### Dataset excerpt

####################

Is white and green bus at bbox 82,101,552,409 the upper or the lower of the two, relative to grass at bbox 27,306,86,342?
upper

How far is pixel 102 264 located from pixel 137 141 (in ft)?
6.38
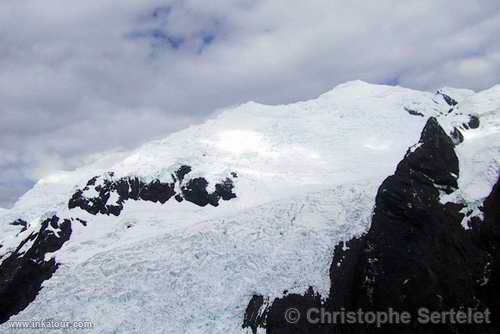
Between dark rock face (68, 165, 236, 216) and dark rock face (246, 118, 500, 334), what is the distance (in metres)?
30.2

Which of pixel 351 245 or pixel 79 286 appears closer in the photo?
pixel 351 245

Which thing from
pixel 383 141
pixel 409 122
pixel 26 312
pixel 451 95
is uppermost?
pixel 451 95

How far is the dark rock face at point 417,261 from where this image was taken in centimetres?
5156

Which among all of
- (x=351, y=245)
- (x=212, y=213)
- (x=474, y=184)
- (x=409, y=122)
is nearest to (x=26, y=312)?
(x=212, y=213)

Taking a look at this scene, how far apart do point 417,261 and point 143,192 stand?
5042 centimetres

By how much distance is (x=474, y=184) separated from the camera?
6122cm

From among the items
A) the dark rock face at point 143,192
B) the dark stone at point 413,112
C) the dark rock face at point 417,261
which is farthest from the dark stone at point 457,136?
the dark stone at point 413,112

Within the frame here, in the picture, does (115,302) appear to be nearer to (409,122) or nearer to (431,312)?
(431,312)

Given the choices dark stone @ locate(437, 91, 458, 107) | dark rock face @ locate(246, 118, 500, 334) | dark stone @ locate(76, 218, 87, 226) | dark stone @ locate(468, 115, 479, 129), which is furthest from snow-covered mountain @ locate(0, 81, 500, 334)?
dark stone @ locate(437, 91, 458, 107)

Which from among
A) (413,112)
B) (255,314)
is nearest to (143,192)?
(255,314)

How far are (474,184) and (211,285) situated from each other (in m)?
31.2

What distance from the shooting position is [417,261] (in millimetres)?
54250

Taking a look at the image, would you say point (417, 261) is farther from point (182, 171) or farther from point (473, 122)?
point (182, 171)

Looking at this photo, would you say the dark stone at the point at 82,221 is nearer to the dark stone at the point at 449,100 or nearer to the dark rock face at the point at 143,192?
the dark rock face at the point at 143,192
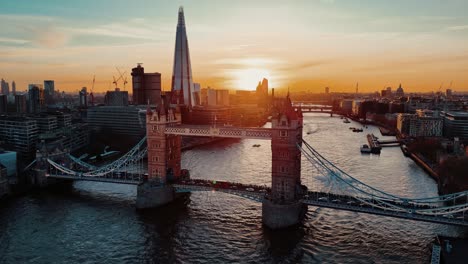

####################

### What to work on
Collect every line of the records that contains the string "centimetres", treating uppercase and lowercase as different.

### Output of the task
How far is the dark rock face at point 417,261 from where this image was taken in centimetres?
5042 centimetres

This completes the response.